But that's what a render API is for, something like libart. KPainter is more
or less for defining a high level interface, which can be used to render
using different backends. A backend can define needed
emulation, if a feature is not natively supported, or it can "fudge" soe
things. E.g. I try to implement a SVG renderer as part of my KPainter
project. SVG defines that coordinates are in the middle of the four
neighbouring pixels. This leads to blurred pixels in the anti-aliased case,
because each of the four neighbouring pixels has to be rendered with a
quarter of the pixel value. I am able to define a rendering hint in
LibartPaintDevice, which leads to better rendering results by applying an
implicit global translation by (-.5, -.5), i.e align to pixel. The rest of
the rendering is still done by libart.

> Similarly graphic accelerators have IMHO very limited use for 2D screen
> rendering, because they are oriented towards 3D. I.e. they blur image
> instead of displacing primitives to integral places. And they expect
> really lame triangle-based image description anyways.

I agree, but I think e.g. OpenGL provides decent 2D rendering as well?
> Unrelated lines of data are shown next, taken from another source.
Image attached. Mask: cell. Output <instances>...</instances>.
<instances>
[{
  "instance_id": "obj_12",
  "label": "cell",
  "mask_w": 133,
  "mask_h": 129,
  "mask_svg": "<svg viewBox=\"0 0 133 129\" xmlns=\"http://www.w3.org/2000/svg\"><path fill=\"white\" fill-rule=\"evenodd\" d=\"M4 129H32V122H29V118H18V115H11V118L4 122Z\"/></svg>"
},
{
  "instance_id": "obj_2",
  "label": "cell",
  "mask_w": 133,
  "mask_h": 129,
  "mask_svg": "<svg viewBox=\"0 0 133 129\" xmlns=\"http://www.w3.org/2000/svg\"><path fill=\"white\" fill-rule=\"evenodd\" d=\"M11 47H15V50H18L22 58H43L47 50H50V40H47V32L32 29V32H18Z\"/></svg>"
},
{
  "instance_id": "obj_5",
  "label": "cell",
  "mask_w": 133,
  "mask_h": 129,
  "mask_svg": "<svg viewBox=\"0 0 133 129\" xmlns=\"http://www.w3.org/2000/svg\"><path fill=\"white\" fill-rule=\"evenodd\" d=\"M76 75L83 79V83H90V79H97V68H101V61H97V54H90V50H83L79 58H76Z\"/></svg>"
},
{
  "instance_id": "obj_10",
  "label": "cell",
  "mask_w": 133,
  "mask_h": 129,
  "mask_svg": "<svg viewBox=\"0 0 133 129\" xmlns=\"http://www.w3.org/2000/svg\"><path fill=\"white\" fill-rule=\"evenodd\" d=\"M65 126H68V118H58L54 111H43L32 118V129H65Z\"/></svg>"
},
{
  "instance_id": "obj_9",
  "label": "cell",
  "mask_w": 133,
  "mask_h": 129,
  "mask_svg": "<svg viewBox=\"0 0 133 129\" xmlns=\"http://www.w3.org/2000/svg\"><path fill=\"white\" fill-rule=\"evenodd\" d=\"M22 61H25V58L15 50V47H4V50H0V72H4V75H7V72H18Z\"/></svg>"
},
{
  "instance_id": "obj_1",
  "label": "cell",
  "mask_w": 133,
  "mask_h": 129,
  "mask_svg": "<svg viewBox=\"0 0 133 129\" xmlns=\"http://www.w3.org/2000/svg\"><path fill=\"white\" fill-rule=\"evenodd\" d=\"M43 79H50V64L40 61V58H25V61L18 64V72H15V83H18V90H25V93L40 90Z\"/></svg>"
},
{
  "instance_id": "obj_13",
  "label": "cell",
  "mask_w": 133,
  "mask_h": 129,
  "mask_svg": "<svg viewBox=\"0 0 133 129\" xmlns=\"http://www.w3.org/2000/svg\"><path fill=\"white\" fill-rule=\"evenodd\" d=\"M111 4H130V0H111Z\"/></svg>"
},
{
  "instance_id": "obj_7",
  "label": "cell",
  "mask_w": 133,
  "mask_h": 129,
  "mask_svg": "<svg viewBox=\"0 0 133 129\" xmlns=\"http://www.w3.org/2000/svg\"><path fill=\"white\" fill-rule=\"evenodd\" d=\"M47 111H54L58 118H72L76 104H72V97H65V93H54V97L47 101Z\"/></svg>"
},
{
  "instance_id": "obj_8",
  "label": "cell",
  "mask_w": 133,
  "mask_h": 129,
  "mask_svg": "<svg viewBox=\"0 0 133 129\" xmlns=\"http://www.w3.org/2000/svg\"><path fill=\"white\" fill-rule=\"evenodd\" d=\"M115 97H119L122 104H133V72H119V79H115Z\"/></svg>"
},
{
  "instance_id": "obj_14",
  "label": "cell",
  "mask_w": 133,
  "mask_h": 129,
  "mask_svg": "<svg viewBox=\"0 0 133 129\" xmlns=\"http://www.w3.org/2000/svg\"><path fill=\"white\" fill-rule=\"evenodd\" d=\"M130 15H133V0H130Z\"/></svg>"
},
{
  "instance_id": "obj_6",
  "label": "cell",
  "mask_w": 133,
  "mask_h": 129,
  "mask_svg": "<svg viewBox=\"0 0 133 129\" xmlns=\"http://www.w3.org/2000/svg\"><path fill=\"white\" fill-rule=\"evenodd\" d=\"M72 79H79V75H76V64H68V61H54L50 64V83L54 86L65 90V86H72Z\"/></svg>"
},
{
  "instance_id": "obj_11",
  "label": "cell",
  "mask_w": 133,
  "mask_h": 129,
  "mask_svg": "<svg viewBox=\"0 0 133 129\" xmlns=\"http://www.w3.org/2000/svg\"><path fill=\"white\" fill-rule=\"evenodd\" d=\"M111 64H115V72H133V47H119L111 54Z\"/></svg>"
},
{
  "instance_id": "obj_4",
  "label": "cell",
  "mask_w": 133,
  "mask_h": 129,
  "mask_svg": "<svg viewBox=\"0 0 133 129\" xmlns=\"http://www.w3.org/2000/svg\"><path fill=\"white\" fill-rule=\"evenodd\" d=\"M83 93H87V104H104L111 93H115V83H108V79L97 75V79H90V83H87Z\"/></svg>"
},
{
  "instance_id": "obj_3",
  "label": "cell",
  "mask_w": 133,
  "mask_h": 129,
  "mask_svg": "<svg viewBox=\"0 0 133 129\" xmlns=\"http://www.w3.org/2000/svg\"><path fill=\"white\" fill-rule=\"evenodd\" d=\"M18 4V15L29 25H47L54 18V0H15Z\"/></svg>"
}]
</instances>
At
least I have seen proposals to implement things like 2d GUIs using OpenGL.
The triangle-based description allows for fast rendering, but I think for
higl-level graphics it is not really useable. You need another API for that.
AFAIK the Xrender extension / Xr also uses polygonal primitives (I think
trapezoids) for rendering. There is still defined a high level API which
allows for Postscript like multi-component beziers.